In January 1872, someone in the household found the General on the floor before the fireplace. He had wrapped himself in an old army blanket, and he was suffering from a severe chill. The doctors labeled the disease typhoid-pneumonia.
As she had during the war, Lizinka set out to faithfully nurse Richard. However, within a few days, she took ill herself. She died a week later.
The family was afraid to tell Richard that Lizinka was dead, for they thought that in his ill and weakened state, his grief might kill him. No one broke the news of her death to Richard until the day of her burial! Then, the couple's preacher finally told Richard what had happened.
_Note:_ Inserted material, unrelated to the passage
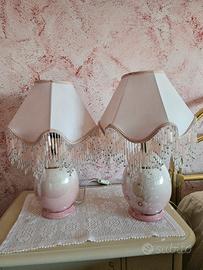 parure lampade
Richard was disturbed by the news, as the family had feared and expected. He asked for her picture to be brought to him. He held it against his heart.
A little while later, he asked to see her. He gazed at her features for a long time. Within twenty-four hours, he died, as well.
Richard and Lizinka were both buried in the old City Cemetery in Nashville. An inscription in the window of the church they attended read, "R.S.E., 1818-1872, L.E.C., 1820-1872 -- In their deaths they were not divided."
Note: Many of the facts for this article came from a book by Jill Garrett which chronicles the history of Maury County, Tennessee. My mother's family have lived in that county since the very early 1800's. Mrs. Garrett's book is called, "Hither, Thither, and Yon." Mrs. Garrett was a local historian, genealogist, and writer, and she did a wonderful job of preserving so much of the county's amazing history. There are other books and web sites that tell about Lizinka Ewell and General S. R. Ewell. Diaries and papers that Mrs. Ewell's first husband wrote while he was attache to the American Embassy in Paris are on file at Georgetown University.